____ Input for this task
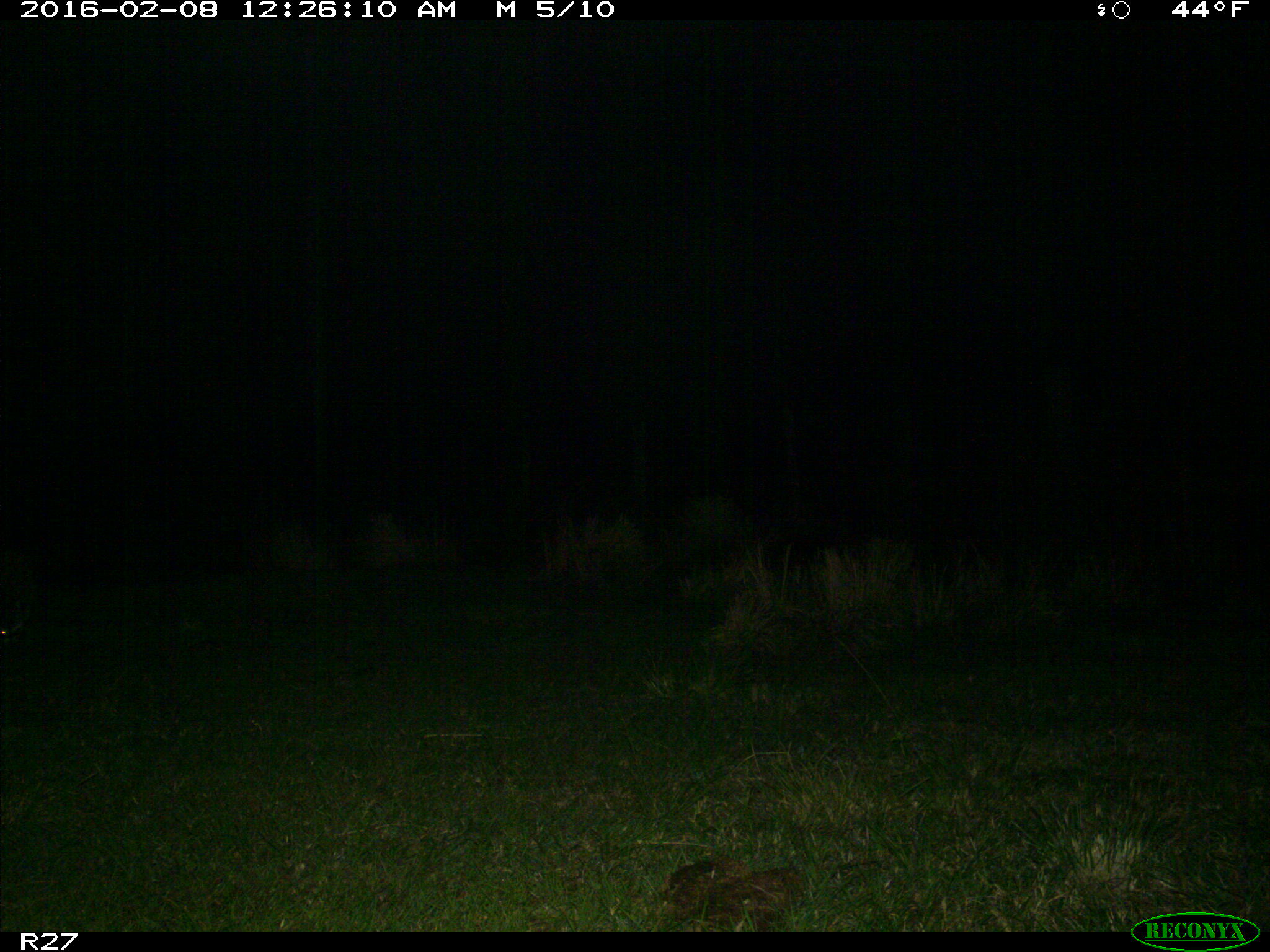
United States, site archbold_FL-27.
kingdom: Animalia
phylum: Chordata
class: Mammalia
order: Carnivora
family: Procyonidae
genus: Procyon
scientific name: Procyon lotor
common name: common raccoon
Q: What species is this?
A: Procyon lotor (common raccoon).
________
____ Input for this task
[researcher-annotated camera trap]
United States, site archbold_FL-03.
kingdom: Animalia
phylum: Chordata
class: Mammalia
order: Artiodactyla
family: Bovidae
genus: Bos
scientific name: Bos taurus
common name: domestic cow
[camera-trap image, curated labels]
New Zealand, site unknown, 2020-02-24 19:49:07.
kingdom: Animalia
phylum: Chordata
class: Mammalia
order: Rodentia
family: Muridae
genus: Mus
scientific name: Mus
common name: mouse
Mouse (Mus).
________
Your answer should be a single number: how many lines of the material contain "trap".

2